In occupational medicine behavior change is considered a weak third option after architecture and engineering. If there is a big window next to the factory floor where it is sometimes slippery, that is an architectural flaw; it shouldn't be there. But, if it is, you can put a heavy mesh screen over it so if people do slip, they don't go through -- engineering. Telling everyone to always be careful is good advice, but not a very effective solution. And yet, in our practices, with patients, with doctors, with social problems, we (as a culture) do it all the time.
Of course, an additional consideration in solely emphasizing individual behavior change is that we are wont to do it mostly with people whose “bad” behaviors are different from our own, and people who seem to be different from ourselves. We may overeat and need to go on a diet, but they are massively obese and at fault. We may drink sometimes, maybe too much, but they are alcoholics, or drug addicts. We could do a little more exercise, but they don’t care at all for exercise and its health benefits. We sometimes indulge in a piece of cake or a donut or two, but they only eat crap. We are sometimes in a hurry and not as careful as we should be, but they are maniacs on the road.
And, of course, they often look different from us, of a different race or culture. And really often they are poorer than we are (especially when we are physicians), and confronting, on a daily basis, a lot of challenges we don’t. Do they live in a “food desert” where the nearest grocery is too far to walk and they haven’t access to a car?
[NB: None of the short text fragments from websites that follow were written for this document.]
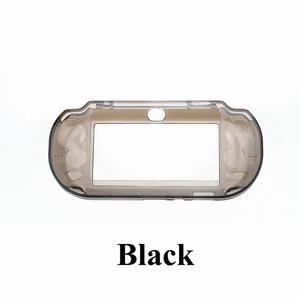 Image 5 - YuXi שקוף ברור מקרה קשה מגן כיסוי מעטפת עור עבור Sony פלייסטיישן Psvita PS Vita PSV 1000 קריסטל גוף מגן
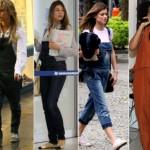 macacão feminino jeans, modelos, fotos 4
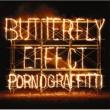 ポルノグラフィティ BUTTERFLY EFFECT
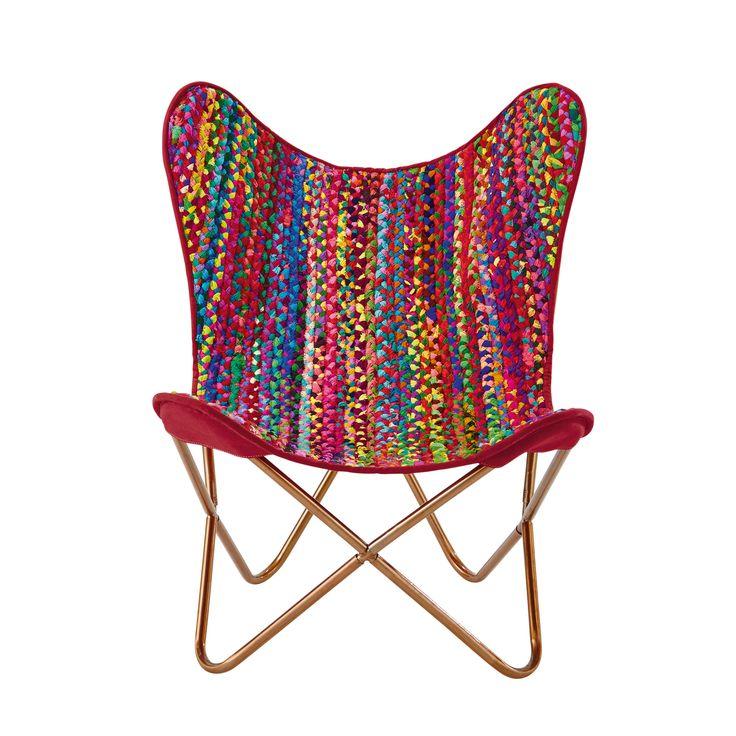 Fauteuil tressé en coton recyclé multicolore Flamenco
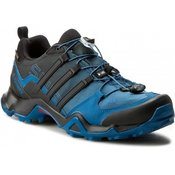 ADIDAS patike TERREX Swift R GTX Men 46324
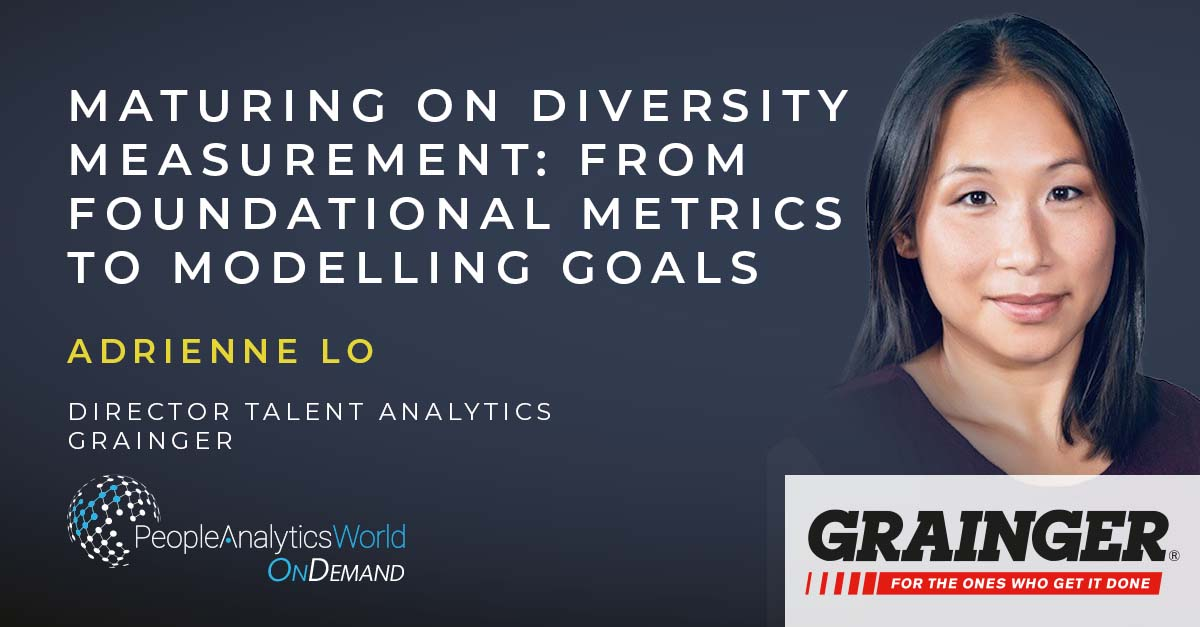 You are currently viewing Maturing on Diversity Measurement: From Foundational Metrics to Modelling Goals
Or it is unsafe to walk, for food or for exercise? Have they got a job or any chance of getting a job? Or are they “lucky” enough to have 3 jobs, and no time to “work out”? Judging others is a popular pastime, but it is not only often done without adequate understanding, it is rarely useful. We can and should encourage healthful behaviors and try to identify obstacles and help people overcome them, but we must focus primarily on the systems changes that make health possible in a more efficient and effective way than expecting everyone to change their behavior.
We can. The airlines have done it. The car industry (dragged kicking and screaming) has done it. The health care system can as well.
I am indebted to many wise comments made by many family medicine chairs on the ADFM listserve. The opinions and conclusions, however, are entirely my own.